I think you'll like this then: http://www.nand2tetris.org/
It's a wonderful, in fact an astonishing course. I hope that when they come out with part 2, it really does go all the way to Tetris. The "nand" bit is a slight fudge (they actually start you off with both nand and a flip-flop, which is still amazing), but we can grant them a bit of poetic license on that. But not on the Tetris!
I wonder if this had something to do with someone I countered a day or two ago thinking all you needed was a NAND gate to do anything. I said you need memory and some other things for most hardware. Maybe that commenter got the idea from this project's name...
Note that you can in fact create memory with NAND gates. See https://en.wikipedia.org/wiki/Flip-flop_(electronics)#SR_NAN...
Yes, and in one of their Coursera videos the nand2tetris guys sketch out how this works. But I wish they'd have included it in the course itself. Maybe it would have needed an extra chapter, but for those of us who never studied it before it's really cool stuff.
That's neat. Lets test the rest then. Full claim was a computer needed logic cells, RAM, ROM/flash, and analog components (eg I/O & power-related). Still only need a NAND gate? ;)
I'll give it a shot :)

logic cells: easy, by universality of NAND.

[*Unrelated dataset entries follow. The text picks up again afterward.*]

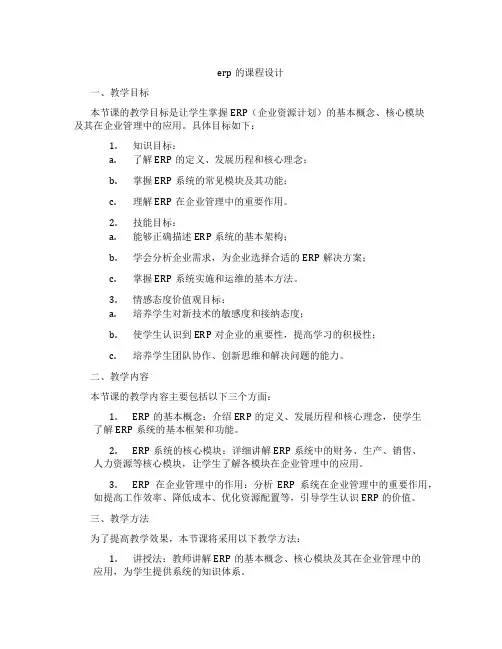 erp 的课程设计

一、教学目标

本节课的教学目标是让学生掌握 ERP（企业资源计划）的基本概念、核心模块及其在企业管理中的应用。具体目标如下：

1. 知识目标：
a. 了解 ERP 的定义、发展历程和核心理念；

b. 掌握 ERP 系统的常见模块及其功能；

c. 理解 ERP 在企业管理中的重要作用。

2. 技能目标：
a. 能够正确描述 ERP 系统的基本架构；

b. 学会分析企业需求，为企业选择合适的 ERP 解决方案；

c. 掌握 ERP 系统实施和运维的基本方法。

3. 情感态度价值观目标：
a. 培养学生对新技术的敏感度和接纳态度；

b. 使学生认识到 ERP 对企业的重要性，提高学习的积极性；

c. 培养学生团队协作、创新思维和解决问题的能力。

二、教学内容

本节课的教学内容主要包括以下三个方面：

1. ERP 的基本概念：介绍 ERP 的定义、发展历程和核心理念，使学生了解 ERP 系统的基本框架和功能。

2. ERP 系统的核心模块：详细讲解 ERP 系统中的财务、生产、销售、人力资源等核心模块，让学生了解各模块在企业管理中的应用。

3. ERP 在企业管理中的作用：分析 ERP 系统在企业管理中的重要作用，如提高工作效率、降低成本、优化资源配置等，引导学生认识 ERP 的价值。

三、教学方法

为了提高教学效果，本节课将采用以下教学方法：

1. 讲授法：教师讲解 ERP 的基本概念、核心模块及其在企业管理中的应用，为学生提供系统的知识体系。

RAM: distinction between flip flops and RAM is unnecessary from a strictly technical standpoint. a massive (or not so much) array of flip flops with decoder and mux (also just made of NANDs) can get you by.

ROM/flash: maybe I could argue NAND flash counts as just a NAND gate, but not quite. I'll concede nonvolatile memory with just plain old NANDs. May I suggest a https://en.wikipedia.org/wiki/Diode_matrix?

"analog components": having Vcc and ground available is an implicit requirement of having a functional NAND gate, and IO could just be some wires mirroring a memory location.

Overall I'd say its a largely accurate statement. All you need is something to set up your initial conditions (e.g. program in memory).